Current Research
1. The Enzymatic Mechanism of Oxalate Decarboxylase.
1. The Enzymatic Mechanism of Oxalate Decarboxylase.
Oxalic acid is the simplest dicarboxylic acid but also the most common in our environment. It is
produced by plants and is the most common naturally occuring toxin in our diet. It is particularly
common in big-leaf edible plants such as rhubarb, chard, beet, and spinach. Our kidneys have to flush
out excess oxalate and if we ingest too much we end up with kidney stones or even worse
consequences. Oxalate decarboxylase (OxDC) is one of only three known enzymes that degrade oxalic
acid. It is common in soil bacteria and fungi and plays an important role in the biogeochemical carbon
cycle. OxDC breaks down oxalate by a redox-neutral uni-molecular disproportionation reaction
according to the following chemical reaction:
HC2O4 (aq) → CO2 + HCO2 (aq)
The reaction mechanism is still poorly understood.

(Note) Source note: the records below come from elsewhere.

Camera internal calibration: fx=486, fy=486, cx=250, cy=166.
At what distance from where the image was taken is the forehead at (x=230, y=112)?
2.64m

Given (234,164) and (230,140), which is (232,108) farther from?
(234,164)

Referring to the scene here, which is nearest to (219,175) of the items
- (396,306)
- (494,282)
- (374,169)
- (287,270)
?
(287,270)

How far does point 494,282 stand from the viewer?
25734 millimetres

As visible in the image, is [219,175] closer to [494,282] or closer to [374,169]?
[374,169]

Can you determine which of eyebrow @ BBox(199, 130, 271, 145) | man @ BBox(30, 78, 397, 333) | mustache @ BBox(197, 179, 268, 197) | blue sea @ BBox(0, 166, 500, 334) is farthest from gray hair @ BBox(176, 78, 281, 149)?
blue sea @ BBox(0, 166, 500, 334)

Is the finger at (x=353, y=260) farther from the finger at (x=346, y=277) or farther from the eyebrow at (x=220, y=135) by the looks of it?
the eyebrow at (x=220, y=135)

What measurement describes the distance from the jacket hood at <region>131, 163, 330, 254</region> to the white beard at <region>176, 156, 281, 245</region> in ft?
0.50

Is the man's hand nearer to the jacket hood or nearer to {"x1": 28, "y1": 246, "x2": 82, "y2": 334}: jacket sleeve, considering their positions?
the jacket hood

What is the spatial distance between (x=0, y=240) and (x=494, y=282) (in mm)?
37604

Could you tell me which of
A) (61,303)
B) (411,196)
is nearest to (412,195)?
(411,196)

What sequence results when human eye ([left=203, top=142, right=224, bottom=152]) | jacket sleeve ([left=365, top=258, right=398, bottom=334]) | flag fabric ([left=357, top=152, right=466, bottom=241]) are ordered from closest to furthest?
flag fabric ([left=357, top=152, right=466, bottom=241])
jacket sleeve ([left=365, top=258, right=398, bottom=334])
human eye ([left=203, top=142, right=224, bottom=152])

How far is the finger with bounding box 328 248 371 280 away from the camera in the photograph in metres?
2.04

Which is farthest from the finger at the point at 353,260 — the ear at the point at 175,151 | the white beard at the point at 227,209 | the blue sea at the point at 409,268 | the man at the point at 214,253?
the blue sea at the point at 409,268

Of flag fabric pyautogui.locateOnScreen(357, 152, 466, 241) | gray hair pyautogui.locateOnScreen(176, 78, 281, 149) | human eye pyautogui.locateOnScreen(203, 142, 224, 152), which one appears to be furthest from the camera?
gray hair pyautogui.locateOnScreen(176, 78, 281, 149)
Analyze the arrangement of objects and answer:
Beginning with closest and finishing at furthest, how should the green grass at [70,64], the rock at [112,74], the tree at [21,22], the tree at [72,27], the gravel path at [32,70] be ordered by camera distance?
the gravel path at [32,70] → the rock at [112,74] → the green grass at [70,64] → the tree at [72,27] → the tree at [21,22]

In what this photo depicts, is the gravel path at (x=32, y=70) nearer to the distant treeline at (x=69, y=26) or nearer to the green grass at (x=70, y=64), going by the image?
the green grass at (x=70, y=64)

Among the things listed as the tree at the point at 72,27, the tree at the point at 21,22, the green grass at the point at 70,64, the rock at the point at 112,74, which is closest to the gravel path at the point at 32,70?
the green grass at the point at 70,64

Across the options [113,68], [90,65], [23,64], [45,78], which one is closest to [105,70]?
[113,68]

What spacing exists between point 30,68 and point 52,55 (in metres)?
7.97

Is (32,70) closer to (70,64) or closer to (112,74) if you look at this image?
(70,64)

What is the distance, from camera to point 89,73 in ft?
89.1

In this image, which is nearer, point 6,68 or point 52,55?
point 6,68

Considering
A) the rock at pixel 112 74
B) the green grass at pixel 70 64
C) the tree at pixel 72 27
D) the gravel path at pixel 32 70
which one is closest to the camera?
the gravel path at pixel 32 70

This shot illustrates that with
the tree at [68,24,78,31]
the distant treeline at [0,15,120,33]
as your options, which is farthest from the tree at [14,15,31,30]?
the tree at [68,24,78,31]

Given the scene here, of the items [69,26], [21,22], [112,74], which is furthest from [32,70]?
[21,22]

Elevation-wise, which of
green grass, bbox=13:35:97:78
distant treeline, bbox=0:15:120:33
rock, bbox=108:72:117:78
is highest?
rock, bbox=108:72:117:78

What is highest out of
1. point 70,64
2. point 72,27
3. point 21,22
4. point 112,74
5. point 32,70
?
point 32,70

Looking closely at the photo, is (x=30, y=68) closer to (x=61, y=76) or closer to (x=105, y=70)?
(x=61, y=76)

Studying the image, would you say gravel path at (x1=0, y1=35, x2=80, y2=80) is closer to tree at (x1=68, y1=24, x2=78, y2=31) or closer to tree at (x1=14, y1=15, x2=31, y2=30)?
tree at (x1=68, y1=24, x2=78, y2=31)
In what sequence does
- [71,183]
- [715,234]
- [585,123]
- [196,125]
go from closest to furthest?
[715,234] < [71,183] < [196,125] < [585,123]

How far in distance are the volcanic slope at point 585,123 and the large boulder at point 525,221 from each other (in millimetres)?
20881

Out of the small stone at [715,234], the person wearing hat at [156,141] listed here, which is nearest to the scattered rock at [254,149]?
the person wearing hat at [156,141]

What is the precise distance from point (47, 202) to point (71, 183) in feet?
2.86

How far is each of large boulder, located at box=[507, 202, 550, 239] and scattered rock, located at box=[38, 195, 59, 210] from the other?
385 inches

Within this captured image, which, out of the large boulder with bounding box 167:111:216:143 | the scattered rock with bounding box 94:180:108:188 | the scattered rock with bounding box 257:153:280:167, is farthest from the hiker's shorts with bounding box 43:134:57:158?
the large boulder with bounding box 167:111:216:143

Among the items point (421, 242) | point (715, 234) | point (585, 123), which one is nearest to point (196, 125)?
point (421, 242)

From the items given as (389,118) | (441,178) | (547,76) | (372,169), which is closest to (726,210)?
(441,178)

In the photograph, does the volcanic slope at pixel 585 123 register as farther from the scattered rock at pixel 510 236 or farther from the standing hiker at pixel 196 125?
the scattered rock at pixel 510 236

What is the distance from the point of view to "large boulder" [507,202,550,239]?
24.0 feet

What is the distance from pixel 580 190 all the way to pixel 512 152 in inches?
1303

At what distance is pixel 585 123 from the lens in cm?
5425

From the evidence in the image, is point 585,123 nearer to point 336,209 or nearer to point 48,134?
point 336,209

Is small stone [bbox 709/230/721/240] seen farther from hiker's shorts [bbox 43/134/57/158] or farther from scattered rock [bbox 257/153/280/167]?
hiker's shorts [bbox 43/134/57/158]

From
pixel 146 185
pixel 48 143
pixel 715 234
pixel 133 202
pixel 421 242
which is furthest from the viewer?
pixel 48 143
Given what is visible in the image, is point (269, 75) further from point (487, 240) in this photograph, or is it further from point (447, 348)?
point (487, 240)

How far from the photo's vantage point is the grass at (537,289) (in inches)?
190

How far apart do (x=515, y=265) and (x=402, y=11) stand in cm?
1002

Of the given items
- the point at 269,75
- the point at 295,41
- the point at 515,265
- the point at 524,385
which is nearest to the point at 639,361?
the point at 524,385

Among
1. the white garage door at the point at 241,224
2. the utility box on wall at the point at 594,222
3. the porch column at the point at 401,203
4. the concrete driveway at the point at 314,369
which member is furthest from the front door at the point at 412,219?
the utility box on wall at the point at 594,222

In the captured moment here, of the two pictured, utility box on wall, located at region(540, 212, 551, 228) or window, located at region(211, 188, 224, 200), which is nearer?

We utilize electron paramagnetic resonance (EPR) to study the manganese ions contained in the
enzyme and follow their redox states under reaction turnover conditions. We also test for free radicals
produced in this reaction. Enzymatic assays, X-ray crystallography, mass spectrometry combined with
site-directed mutagenesis of the protein are further approaches we take to this problem. Our research
has contributed the following important results to the knowledge about OxDC:
(1) During turnover the protein generates the superoxide free radical, O2−∙.
(2) The presence of Mn(III) was observed by EPR spectroscopy and its pH dependence matches that of
the enzyme activity suggesting that Mn(III) drives the catalytic process (see figure).
(3) We were able to obtain the first crystal structure of OxDC at low pH in the active state. This has led
us to propose a new model for substrate binding.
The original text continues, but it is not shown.